In August 2016 a data anayst made the news by proving that Donald Trump’s Twitter account was being used by at least two separate people. The story made the Washington post. http://varianceexplained.org/r/trump-tweets/
Today, Donald Trump tweeted some complementary comments about women (on international women’s day). http://www.politico.com/story/2017/03/trump-womens-day-tweet-235814 The problem is that the nice comments all came from an IPhone. David Robinson’s analysis showed that Trump himself uses an Android device.
David Robinson has claimed that he is no longer analysing Trump’s tweets due to the adverse reaction he provoked. However no one is going to notice my reanalysis, so I pulled down his code, tweaked it a little, and re ran it to see if Trump and his team have swopped devices.
library(readr)
trump_tweets_df<-read_csv("trump_tweets.csv")
I pulled down the maximum of 3200 tweets, but decided to only use those written this year. That includes a few pre-inauguration tweets for good measure, when Trump may have been feeling more optimistic about things to come.
library(tidyr)
tweets <- trump_tweets_df %>%
select(id, statusSource, text, created) %>%
extract(statusSource, "source", "Twitter for (.*?)<") %>%
filter(source %in% c("iPhone", "Android"))
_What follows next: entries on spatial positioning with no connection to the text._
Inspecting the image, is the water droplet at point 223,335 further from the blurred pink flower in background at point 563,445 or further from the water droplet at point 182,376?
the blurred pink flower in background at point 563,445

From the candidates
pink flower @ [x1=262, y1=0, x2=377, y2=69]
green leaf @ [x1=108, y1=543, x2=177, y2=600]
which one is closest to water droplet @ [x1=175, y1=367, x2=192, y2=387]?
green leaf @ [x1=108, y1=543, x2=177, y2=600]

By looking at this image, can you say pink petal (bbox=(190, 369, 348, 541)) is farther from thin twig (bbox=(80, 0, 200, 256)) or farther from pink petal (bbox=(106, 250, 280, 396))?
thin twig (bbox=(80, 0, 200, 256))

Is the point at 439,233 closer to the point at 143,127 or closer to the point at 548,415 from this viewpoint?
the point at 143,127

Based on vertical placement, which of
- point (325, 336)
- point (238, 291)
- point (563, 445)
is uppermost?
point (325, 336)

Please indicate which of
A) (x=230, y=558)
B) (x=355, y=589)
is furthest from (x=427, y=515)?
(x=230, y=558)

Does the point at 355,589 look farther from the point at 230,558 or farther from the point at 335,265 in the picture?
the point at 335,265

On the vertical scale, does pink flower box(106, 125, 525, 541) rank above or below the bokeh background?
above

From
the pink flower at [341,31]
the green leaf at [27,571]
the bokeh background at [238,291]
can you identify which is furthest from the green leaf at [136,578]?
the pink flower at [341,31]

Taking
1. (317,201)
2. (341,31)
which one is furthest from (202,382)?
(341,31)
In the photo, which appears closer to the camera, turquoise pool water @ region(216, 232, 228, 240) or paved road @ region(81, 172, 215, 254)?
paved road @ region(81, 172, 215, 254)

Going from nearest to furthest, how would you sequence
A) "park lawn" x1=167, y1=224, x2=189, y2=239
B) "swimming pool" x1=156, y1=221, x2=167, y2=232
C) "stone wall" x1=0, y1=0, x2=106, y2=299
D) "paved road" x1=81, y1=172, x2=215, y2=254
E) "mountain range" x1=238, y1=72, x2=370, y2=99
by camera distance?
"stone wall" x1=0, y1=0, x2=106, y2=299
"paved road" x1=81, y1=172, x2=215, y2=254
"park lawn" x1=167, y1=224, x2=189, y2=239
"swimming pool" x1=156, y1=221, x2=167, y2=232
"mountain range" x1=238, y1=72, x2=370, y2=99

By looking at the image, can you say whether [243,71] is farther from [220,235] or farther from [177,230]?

The key indicator that seemed to confirm that two devices were being used was the time of day on which the tweets were sent. Early in the day angry tweets were sent from an android device during the campaign. More measured tweets came from an Iphone later on. Is this still happening?
library(lubridate)
library(scales)
tweets %>%
count(source, hour = hour(with_tz(created, "EST"))) %>%
mutate(percent = n / sum(n)) %>%
ggplot(aes(hour, percent, color = source)) +
geom_line() +
scale_y_continuous(labels = percent_format()) +
labs(x = "Hour of day (EST)",
y = "% of tweets",
color = "")
It certainly appears so!
library(tidytext)
reg <- "([^A-Za-z\\d#@']|'(?![A-Za-z\\d#@]))"
tweet_words <- tweets %>%
filter(!str_detect(text, '^"')) %>%
mutate(text = str_replace_all(text, "https://t.co/[A-Za-z\\d]+|&", "")) %>%
unnest_tokens(word, text, token = "regex", pattern = reg) %>%
filter(!word %in% stop_words$word,
str_detect(word, "[a-z]"))
It is interesting to look at the raw vocabulary being used.
tweet_words %>%
count(word, sort = TRUE) %>%
head(20) %>%
mutate(word = reorder(word, n)) %>%
ggplot(aes(word, n)) +
geom_bar(stat = "identity") +
ylab("Occurrences") +
coord_flip()
Donald Trump’s android device is used to rant about the press.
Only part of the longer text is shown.